Der erste Jahrestag ist ein ganz entscheidender Tag. Die ersten schlimmen Gefühle sind zwar zu diesem Zeitpunkt meist gemildert. Der Tag selbst belastet Angehörige dann aber sehr, denn sie durchleben das Ereignis noch einmal. Sie gucken auf die Uhr und denken sich: Genau vor einem Jahr passierte dies und das. Solche Tage sind eine direkte Konfrontation mit dem, was damals passiert ist. Wenn der Tag dann allerdings durchgestanden ist, merken viele: Jetzt kann ich langsam zur Ruhe kommen. Nach dem Gedenktag ist ihnen die Endgültigkeit des Abschieds ein ganzes Stück deutlicher geworden. Sie sind auf dem Weg zur Akzeptanz einen Schritt weitergekommen.
Wie können Angehörige den Tag denn am sinnvollsten verbringen?
Ich habe gute Erfahrungen damit gemacht, wenn Menschen den Tag aktiv begehen, sich mit anderen treffen, einen Gottesdienst besuchen. Passivität ist an solchen Tagen viel, viel schwerer zu ertragen. Es hilft auch, alleine bestimmte Rituale auszuüben, etwa einen Brief an den Verstorbenen zu schreiben und ihn mit einem Luftballon in den Himmel steigen zu lassen. Es gibt Angehörige, die versuchen, vor der Erinnerung zu fliehen: Sie verreisen, hören kein Radio, lesen keine Zeitung. Aber innerlich sind sie natürlich trotzdem damit beschäftigt.

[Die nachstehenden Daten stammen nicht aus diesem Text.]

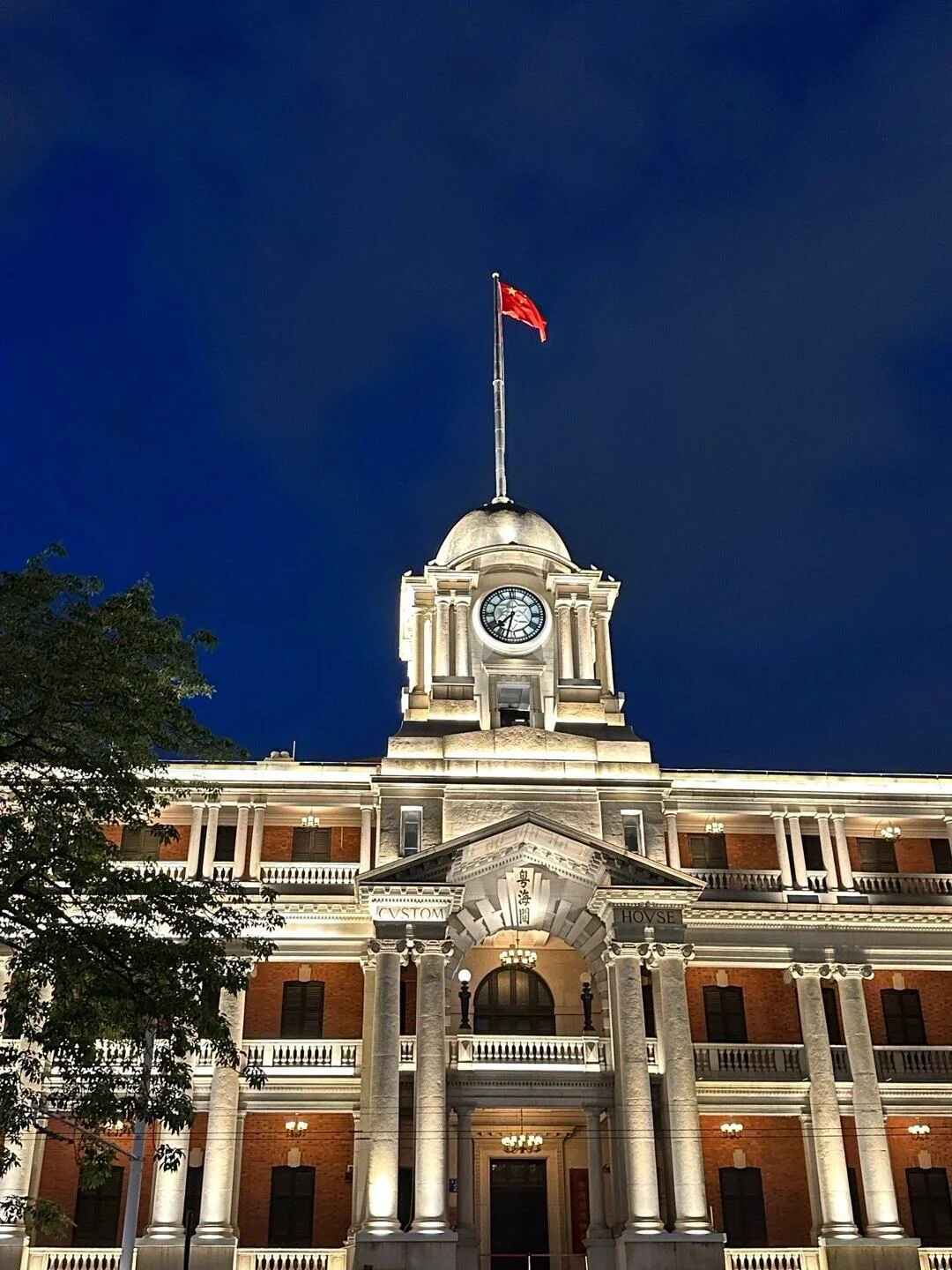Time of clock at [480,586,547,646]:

Macht es für die Trauernden einen Unterschied, dass der Absturz wohl vorsätzlich herbeigeführt wurde?
Bei einem von Menschen verursachten Unglück ist es viel schwieriger, seinen Frieden damit zu finden. Unglücke wie dieser Absturz lösen die größte Verstörung aus, größer noch als bei Naturkatastrophen oder technischen Unfällen. Angehörige hadern, denken immer wieder: Warum hat dieser Mensch so ein Unglück über uns gebracht? Die Häufigkeit von posttraumatischen Belastungsstörungen ist deshalb zwei- bis dreimal so hoch wie bei anderen Unglücken. Sein Kind zu verlieren, ist außerdem der schwerste Verlust, er stürzt Menschen in tiefe Verzweiflung.
Kann es bei der Trauerarbeit helfen, wenn dieser Verlust große Gruppen betrifft, wie im Fall der Halterner Schüler und ihrer Angehörigen?
Man kann sagen, dass es zunächst das Leid potenziert. Wo man jeden Tag auch mit dem Leid der anderen konfrontiert ist, lähmt es das gesellschaftliche Zusammensein. Es liegt über allem wie eine bleierne Schwere. Die Gesellschaft funktioniert nicht mehr. Andererseits gibt kollektive Trauer die Chance, sich zu verstehen und gegenseitig zu stützen. Es kommt darauf an, wie die Gemeinde damit umgeht. Ich habe nach dem Grubenunglück in Borken mit mehr als 50 Toten viele Angehörige betreut. Sie haben gemeinsam Veranstaltungen organisiert, Gottesdienste an den Jahrestagen gefeiert, eine Gedenkstätte gebaut. Diese Solidarität, sich gegenseitig zu helfen, war ein Positivbeispiel für aktive Erinnerung. Sie hat tatsächlich neue Kräfte geschaffen.